§ Set problem
Your task is to output the data exactly as it stands.

╭─ Data records

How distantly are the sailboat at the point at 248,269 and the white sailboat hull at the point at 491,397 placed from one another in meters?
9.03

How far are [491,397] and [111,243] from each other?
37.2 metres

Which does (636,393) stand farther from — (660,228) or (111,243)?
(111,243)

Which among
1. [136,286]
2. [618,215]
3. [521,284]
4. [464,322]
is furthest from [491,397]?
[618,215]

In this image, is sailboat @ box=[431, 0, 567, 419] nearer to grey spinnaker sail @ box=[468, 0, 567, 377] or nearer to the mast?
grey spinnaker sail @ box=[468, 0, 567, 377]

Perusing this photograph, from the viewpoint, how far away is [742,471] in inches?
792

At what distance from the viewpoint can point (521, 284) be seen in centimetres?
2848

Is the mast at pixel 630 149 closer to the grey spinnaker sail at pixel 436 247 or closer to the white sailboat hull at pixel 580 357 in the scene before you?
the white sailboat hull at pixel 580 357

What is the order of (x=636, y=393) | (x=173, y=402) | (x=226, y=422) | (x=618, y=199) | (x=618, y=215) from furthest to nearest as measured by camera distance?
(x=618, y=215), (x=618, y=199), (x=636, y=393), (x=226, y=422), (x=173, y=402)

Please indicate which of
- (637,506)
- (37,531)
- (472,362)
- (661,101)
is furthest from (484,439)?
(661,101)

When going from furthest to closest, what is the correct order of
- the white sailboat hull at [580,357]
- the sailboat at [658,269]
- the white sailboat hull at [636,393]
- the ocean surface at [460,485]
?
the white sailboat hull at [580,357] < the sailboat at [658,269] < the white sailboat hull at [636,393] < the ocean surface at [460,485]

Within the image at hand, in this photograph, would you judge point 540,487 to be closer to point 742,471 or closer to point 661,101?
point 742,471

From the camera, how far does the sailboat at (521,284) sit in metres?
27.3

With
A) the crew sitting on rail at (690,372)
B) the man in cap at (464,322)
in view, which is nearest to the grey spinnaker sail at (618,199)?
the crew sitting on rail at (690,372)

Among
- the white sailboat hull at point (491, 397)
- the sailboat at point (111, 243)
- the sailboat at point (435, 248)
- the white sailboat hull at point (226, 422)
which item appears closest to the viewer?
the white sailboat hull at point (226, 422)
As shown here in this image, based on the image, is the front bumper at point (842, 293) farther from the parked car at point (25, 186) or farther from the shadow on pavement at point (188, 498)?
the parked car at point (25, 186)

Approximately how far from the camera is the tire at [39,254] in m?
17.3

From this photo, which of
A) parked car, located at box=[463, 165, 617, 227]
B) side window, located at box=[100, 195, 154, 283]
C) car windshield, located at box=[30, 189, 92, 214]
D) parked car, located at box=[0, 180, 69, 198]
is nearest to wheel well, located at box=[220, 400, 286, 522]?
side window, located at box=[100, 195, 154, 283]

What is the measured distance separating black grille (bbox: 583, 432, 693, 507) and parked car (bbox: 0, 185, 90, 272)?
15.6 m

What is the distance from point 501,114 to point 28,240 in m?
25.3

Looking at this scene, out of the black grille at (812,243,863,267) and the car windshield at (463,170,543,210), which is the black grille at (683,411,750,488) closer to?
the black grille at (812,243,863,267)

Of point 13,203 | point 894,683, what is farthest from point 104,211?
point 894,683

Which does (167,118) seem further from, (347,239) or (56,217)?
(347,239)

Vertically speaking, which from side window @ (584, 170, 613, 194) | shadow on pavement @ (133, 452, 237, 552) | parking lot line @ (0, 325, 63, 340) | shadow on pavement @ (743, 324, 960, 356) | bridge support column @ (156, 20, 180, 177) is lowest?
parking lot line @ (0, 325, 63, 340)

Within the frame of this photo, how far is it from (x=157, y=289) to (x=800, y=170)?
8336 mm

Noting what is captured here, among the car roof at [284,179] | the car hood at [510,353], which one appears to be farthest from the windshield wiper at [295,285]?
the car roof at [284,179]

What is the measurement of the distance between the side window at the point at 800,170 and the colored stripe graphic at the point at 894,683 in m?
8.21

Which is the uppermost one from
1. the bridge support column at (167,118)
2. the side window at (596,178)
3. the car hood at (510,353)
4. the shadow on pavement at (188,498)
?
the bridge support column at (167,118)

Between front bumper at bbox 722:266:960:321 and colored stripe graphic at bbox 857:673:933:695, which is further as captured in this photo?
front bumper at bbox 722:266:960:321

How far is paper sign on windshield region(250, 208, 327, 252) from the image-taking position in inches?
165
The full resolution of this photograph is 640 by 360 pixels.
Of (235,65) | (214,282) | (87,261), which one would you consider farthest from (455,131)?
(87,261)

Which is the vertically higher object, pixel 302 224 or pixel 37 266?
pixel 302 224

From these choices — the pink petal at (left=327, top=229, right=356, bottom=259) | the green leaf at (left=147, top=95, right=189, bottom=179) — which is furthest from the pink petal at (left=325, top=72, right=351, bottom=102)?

╰─

§ Result of this task
How distantly are the sailboat at the point at 248,269 and the white sailboat hull at the point at 491,397 placed from one another in meters?
9.03

How far are [491,397] and [111,243] from each other?
37.2 metres

Which does (636,393) stand farther from — (660,228) or (111,243)?
(111,243)

Which among
1. [136,286]
2. [618,215]
3. [521,284]
4. [464,322]
is furthest from [491,397]?
[618,215]

In this image, is sailboat @ box=[431, 0, 567, 419] nearer to grey spinnaker sail @ box=[468, 0, 567, 377] or nearer to the mast?
grey spinnaker sail @ box=[468, 0, 567, 377]

Perusing this photograph, from the viewpoint, how far away is [742,471] in inches?
792

At what distance from the viewpoint can point (521, 284) be seen in centimetres?
2848

Is the mast at pixel 630 149 closer to the grey spinnaker sail at pixel 436 247 or closer to the white sailboat hull at pixel 580 357 in the scene before you?
the white sailboat hull at pixel 580 357

What is the order of (x=636, y=393) | (x=173, y=402) | (x=226, y=422) | (x=618, y=199) | (x=618, y=215) from furthest to nearest as measured by camera distance?
(x=618, y=215), (x=618, y=199), (x=636, y=393), (x=226, y=422), (x=173, y=402)

Please indicate which of
- (637,506)
- (37,531)
- (472,362)
- (661,101)
is furthest from (484,439)?
(661,101)

When going from furthest to closest, what is the correct order of
- the white sailboat hull at [580,357]
- the sailboat at [658,269]
- the white sailboat hull at [636,393]
- the ocean surface at [460,485]
?
the white sailboat hull at [580,357] < the sailboat at [658,269] < the white sailboat hull at [636,393] < the ocean surface at [460,485]

Within the image at hand, in this photograph, would you judge point 540,487 to be closer to point 742,471 or closer to point 661,101?
point 742,471

From the camera, how far does the sailboat at (521,284) sit in metres?
27.3

With
A) the crew sitting on rail at (690,372)
B) the man in cap at (464,322)
in view, which is nearest to the grey spinnaker sail at (618,199)?
the crew sitting on rail at (690,372)

Among
- the white sailboat hull at point (491, 397)
- the sailboat at point (111, 243)
- the sailboat at point (435, 248)
- the white sailboat hull at point (226, 422)
which item appears closest to the viewer?
the white sailboat hull at point (226, 422)
As shown here in this image, based on the image, is the front bumper at point (842, 293) farther from the parked car at point (25, 186) or farther from the shadow on pavement at point (188, 498)?
the parked car at point (25, 186)

Approximately how far from the camera is the tire at [39,254] in m?
17.3

From this photo, which of
A) parked car, located at box=[463, 165, 617, 227]
B) side window, located at box=[100, 195, 154, 283]
C) car windshield, located at box=[30, 189, 92, 214]
D) parked car, located at box=[0, 180, 69, 198]
is nearest to wheel well, located at box=[220, 400, 286, 522]?
side window, located at box=[100, 195, 154, 283]

What is the measured distance separating black grille (bbox: 583, 432, 693, 507) and parked car (bbox: 0, 185, 90, 272)?
15.6 m

What is the distance from point 501,114 to point 28,240 in m?
25.3

Looking at this scene, out of the black grille at (812,243,863,267) and the car windshield at (463,170,543,210), which is the black grille at (683,411,750,488) closer to?
the black grille at (812,243,863,267)

Of point 13,203 | point 894,683, what is farthest from point 104,211?
point 894,683

Which does (167,118) seem further from, (347,239) or (56,217)?
(347,239)

Vertically speaking, which from side window @ (584, 170, 613, 194) | shadow on pavement @ (133, 452, 237, 552) | parking lot line @ (0, 325, 63, 340) | shadow on pavement @ (743, 324, 960, 356) | bridge support column @ (156, 20, 180, 177) is lowest?
parking lot line @ (0, 325, 63, 340)

Within the frame of this photo, how far is it from (x=157, y=289) to (x=800, y=170)?
8336 mm

Noting what is captured here, among the car roof at [284,179] | the car hood at [510,353], which one appears to be farthest from the windshield wiper at [295,285]?
the car roof at [284,179]

What is the measurement of the distance between the side window at the point at 800,170 and the colored stripe graphic at the point at 894,683 in m?
8.21

Which is the uppermost one from
1. the bridge support column at (167,118)
2. the side window at (596,178)
3. the car hood at (510,353)
4. the shadow on pavement at (188,498)
?
the bridge support column at (167,118)

Between front bumper at bbox 722:266:960:321 and colored stripe graphic at bbox 857:673:933:695, which is further as captured in this photo?
front bumper at bbox 722:266:960:321

How far is paper sign on windshield region(250, 208, 327, 252) from the image-taking position in inches?
165
The full resolution of this photograph is 640 by 360 pixels.
Of (235,65) | (214,282) | (87,261), which one would you consider farthest from (455,131)?
(87,261)

Which is the vertically higher object, pixel 302 224 or pixel 37 266?
pixel 302 224

From these choices — the pink petal at (left=327, top=229, right=356, bottom=259) | the green leaf at (left=147, top=95, right=189, bottom=179) — which is furthest from the pink petal at (left=325, top=72, right=351, bottom=102)?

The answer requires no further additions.